Smaller than the toothed dromaeosaurs but still potentially lethal to a man were the ornithominids, beaked omnivores in appearance much like the ostriches for which some were named. Their normal diet was of seeds and insects. But as when the lemmings swarm in Norway, the reindeer feed on them, here a similar abundance of flesh had summoned the swift runners from far across the plains to feast. They pecked and squabbled, darting in to seize a strip of meat and dragging it back to a distance of a few meters. They bolted their food, defending it with glaring eyes and legs whose kick could rip sheet metal.

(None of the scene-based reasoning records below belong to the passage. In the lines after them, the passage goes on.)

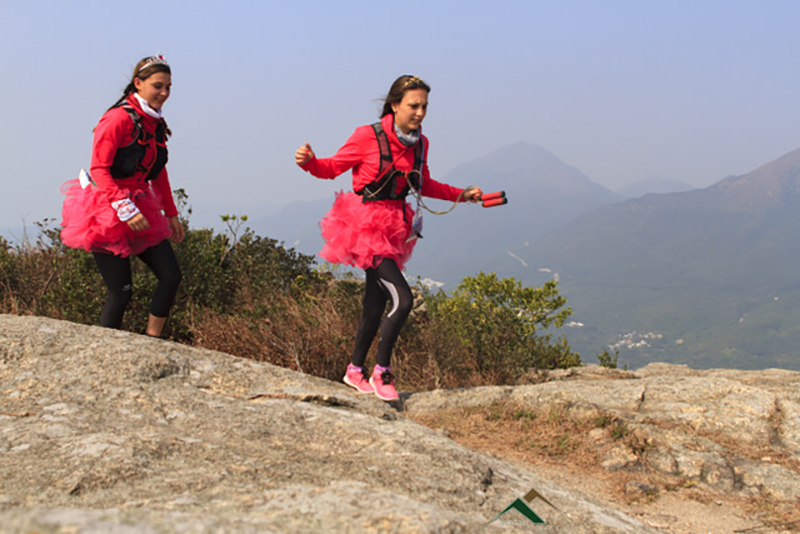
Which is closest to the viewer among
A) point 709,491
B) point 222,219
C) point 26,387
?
point 26,387

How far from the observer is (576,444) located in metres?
4.67

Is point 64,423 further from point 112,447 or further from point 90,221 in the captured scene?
point 90,221

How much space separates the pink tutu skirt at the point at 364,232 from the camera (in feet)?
16.1

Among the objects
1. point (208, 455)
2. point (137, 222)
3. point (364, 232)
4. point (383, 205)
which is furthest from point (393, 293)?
point (208, 455)

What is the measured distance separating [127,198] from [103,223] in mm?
267

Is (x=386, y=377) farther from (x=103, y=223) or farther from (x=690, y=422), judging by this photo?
(x=690, y=422)

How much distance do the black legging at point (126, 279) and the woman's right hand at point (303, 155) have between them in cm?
128

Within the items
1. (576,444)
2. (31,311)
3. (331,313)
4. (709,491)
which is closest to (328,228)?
(331,313)

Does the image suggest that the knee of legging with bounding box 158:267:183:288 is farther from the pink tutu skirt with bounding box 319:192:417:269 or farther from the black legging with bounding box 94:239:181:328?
the pink tutu skirt with bounding box 319:192:417:269

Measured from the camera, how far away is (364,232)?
16.1 feet

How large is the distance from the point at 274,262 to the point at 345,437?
5790 mm

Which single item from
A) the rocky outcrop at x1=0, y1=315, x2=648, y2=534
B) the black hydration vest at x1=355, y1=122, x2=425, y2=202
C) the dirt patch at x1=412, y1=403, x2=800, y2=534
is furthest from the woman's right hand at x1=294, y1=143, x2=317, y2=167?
the dirt patch at x1=412, y1=403, x2=800, y2=534

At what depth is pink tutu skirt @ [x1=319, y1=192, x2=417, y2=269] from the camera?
4906mm

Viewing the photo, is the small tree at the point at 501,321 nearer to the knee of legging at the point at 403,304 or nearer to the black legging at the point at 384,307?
the black legging at the point at 384,307
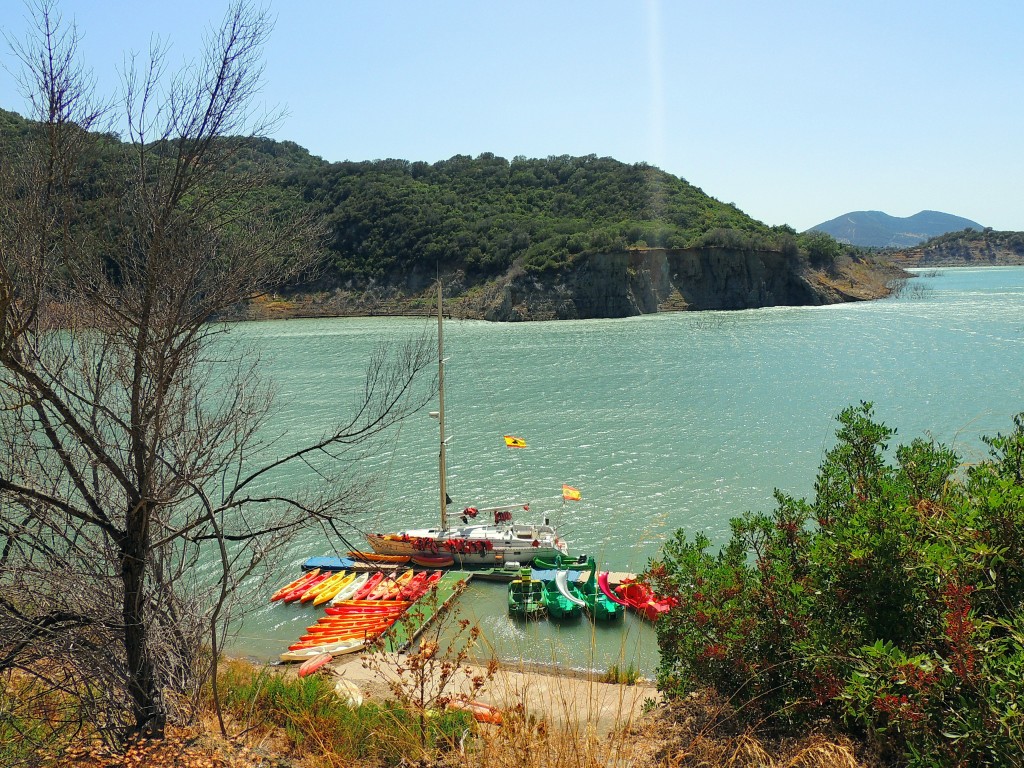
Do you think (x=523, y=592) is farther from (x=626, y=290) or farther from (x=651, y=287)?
(x=651, y=287)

The least of the scavengers were feathered, though only a few of them were true birds in the sense that they or their ancestors could fly. Many of their descendants would, however. Warm-blooded creatures like dinosaurs needed either bulk or insulation to prevent their high metabolisms from outstripping any possible food source. The smallest of the dinosaurs crawling over the bloating carcasses were no bigger than chickens. Like chickens, they could not have survived without the dead air space provided within their layers of feathers—the feathers being modified scales, as was the fur of mammals and the pterosaurs. Some few had made the insulation do double duty, adding wing beats to the powerful thrust of their hind legs when they wished to climb a carcass or escape to a nearby bush with a chosen morsel. The high skies were still the province of the great pterosaurs now descending, however, their delicacy more efficient until the storms of the coming age swept them into oblivion.
There were no mammals visible save the occupants of the half-track. The night would bring them out again from the holes to which they had been driven tens of millions of years before by the ancestors of the dinosaurs. So long as Earth hosted the dinosaurs, the mammals would grub for insects in the dark and would fall prey to the least of the swift-striding creatures with whom they in no sense competed.